The buck of your dreams is out there somewhere, fat and happy and lounging in the heat, his furry antlers still growing. Now is time to start laying the groundwork to find him and then hunt him in 2 or 3 months, when his rack will be polished and tall, wide and handsome.

Look

On these sultry August evenings, drive out to your hunting spot an hour before dusk and glass fields of soybeans, alfalfa or clover from a good distance away. No crops or plots on your land? No worries. On my best Virginia farm, I glass bucks in pastures that haven’t been planted for years. After those fields are hayed in late summer, deer visit them to feed on green forbs that pop up, especially after a summer rain. You might also glass a bachelor’s gang of bucks mingling in a clear-cut, power line right-of-way, etc.

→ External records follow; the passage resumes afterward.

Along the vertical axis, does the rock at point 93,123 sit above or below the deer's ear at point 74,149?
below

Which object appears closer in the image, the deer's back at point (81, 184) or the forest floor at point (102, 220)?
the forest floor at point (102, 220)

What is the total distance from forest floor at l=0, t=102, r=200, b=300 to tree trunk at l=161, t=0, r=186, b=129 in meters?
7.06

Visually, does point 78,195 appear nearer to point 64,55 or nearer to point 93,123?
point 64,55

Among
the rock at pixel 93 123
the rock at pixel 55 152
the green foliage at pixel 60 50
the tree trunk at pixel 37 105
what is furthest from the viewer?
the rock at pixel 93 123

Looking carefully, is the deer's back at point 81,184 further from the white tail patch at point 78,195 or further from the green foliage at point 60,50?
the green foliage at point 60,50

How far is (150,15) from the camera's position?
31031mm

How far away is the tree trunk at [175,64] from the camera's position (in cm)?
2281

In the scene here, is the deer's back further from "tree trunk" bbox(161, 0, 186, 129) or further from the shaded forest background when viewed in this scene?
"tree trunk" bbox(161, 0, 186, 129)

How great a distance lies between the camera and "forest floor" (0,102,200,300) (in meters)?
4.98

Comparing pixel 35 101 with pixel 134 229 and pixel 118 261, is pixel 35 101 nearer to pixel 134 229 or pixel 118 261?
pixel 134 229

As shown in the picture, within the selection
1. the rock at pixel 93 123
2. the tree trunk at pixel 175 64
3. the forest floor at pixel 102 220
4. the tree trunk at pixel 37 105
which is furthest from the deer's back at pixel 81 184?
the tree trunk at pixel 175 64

While the best buck movement in August occurs around food sources in the evenings, get up and scout a few mornings too. Grab a cup of coffee, drive out and glass the same fields and edges at sunrise. Look for bucks cutting across fields, walking tree lines and slipping back into the woods as they head for bedding areas. This reveals another link in their routine.

Hike

Let’s suppose you’ve hunted a 200- to 400-acre block of woods for years, which is typical for millions of hunters across the country. You’ve probably only hunted 100 of those acres, or maybe even just 50 of 75. You don’t want to spook bucks, and you figure other people hunt the ridges and hollows beyond your stand anyhow, so you stay put. Plus, you’ve gotten comfy and lazy. You bust a buck in your familiar spot every once in a while, so you stick with it.

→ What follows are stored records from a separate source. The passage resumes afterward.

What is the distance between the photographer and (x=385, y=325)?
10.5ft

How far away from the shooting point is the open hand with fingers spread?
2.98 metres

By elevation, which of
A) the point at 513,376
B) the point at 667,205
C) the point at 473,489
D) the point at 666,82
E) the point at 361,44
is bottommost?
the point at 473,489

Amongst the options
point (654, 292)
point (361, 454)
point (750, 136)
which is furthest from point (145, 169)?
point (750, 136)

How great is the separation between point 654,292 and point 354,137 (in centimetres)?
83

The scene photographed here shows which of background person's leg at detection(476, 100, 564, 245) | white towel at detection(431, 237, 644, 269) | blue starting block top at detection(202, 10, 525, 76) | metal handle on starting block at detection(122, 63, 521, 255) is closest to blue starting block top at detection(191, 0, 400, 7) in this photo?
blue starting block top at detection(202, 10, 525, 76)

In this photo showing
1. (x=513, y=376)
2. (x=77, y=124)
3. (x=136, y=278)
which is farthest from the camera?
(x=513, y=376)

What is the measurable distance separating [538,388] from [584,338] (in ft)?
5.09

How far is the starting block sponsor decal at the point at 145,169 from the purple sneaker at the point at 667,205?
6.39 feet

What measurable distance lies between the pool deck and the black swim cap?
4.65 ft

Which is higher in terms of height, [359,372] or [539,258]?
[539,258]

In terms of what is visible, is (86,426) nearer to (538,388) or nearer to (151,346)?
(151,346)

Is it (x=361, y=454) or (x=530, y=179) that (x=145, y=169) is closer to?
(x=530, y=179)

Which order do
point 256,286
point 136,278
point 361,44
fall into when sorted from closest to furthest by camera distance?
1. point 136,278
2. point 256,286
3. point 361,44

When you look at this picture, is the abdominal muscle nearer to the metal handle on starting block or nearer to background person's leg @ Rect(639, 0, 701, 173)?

Well, get out of your rut this season. Slip on snake boots, spray down with bug dope and spend a few mornings hiking every acre of your property (well, most of it anyhow). Break the woods into 20- or 30-acre grids. Hike the perimeters of each grid first and work your way into the centers. It will take several days or even weeks, but hiking is good for you, and you’ll learn a lot. Carry your phone and consult your favorite land app. Drop pins on new discoveries—a fence gap where two trails converge, a ridge point that deer skirt, a hidden creek crossing, an oak grove heavy with green nuts you never knew about… Come back in a few weeks, and hang a stand or two in a new choke points or oak flat you found. You might bust a buck there in bow season.

Drive

It’s easy to get so wrapped up in glassing and scouting your land that you neglect the adjacent properties. That’s a mistake because what happens across the fences dictates 50 percent or more of the deer movements in your area.

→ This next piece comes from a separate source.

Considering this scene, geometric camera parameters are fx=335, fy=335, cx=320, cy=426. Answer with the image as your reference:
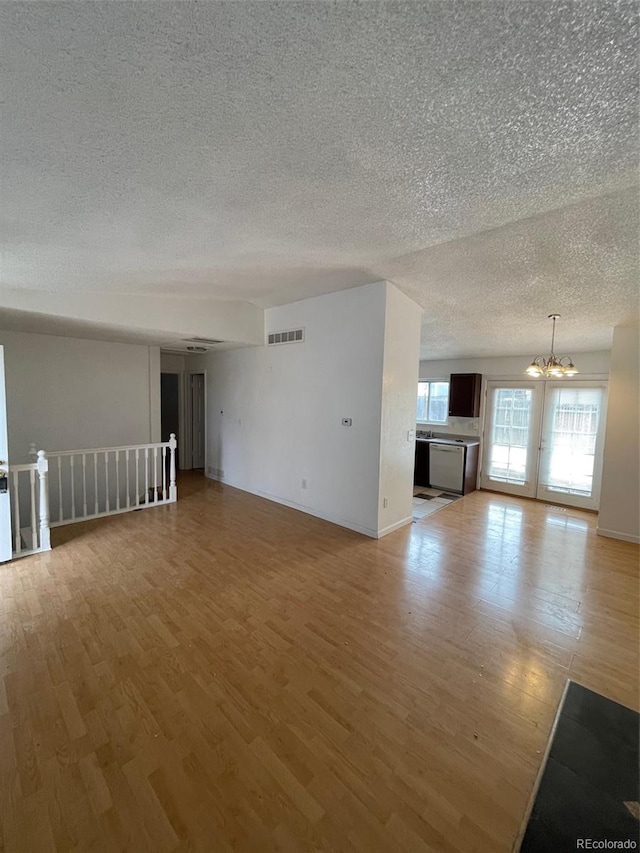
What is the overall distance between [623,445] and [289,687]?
4.74 metres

Spend a few days driving the perimeter roads of the spots you hunt. Doesn’t matter if you don’t have permission to the neighboring properties, it never hurts to look. Take note of nearby ridges, draws, creeks and fences that should funnel bucks onto your spot. Travel corridors that lead to and from crop fields in the area should really catch your eye.

Remember, It’s about the Long Game

Scouting early and often in August pays off, even if you don’t connect on a good buck during early archery season. As late summer turns to fall, you might spot your target buck only a few times, or you might “lose” him altogether for weeks or even a month. But the onset of the rut will bring a big deer, running on increased testosterone, back to his home core area. One day in October or November you might finally shoot the right there where you scouted him this summer.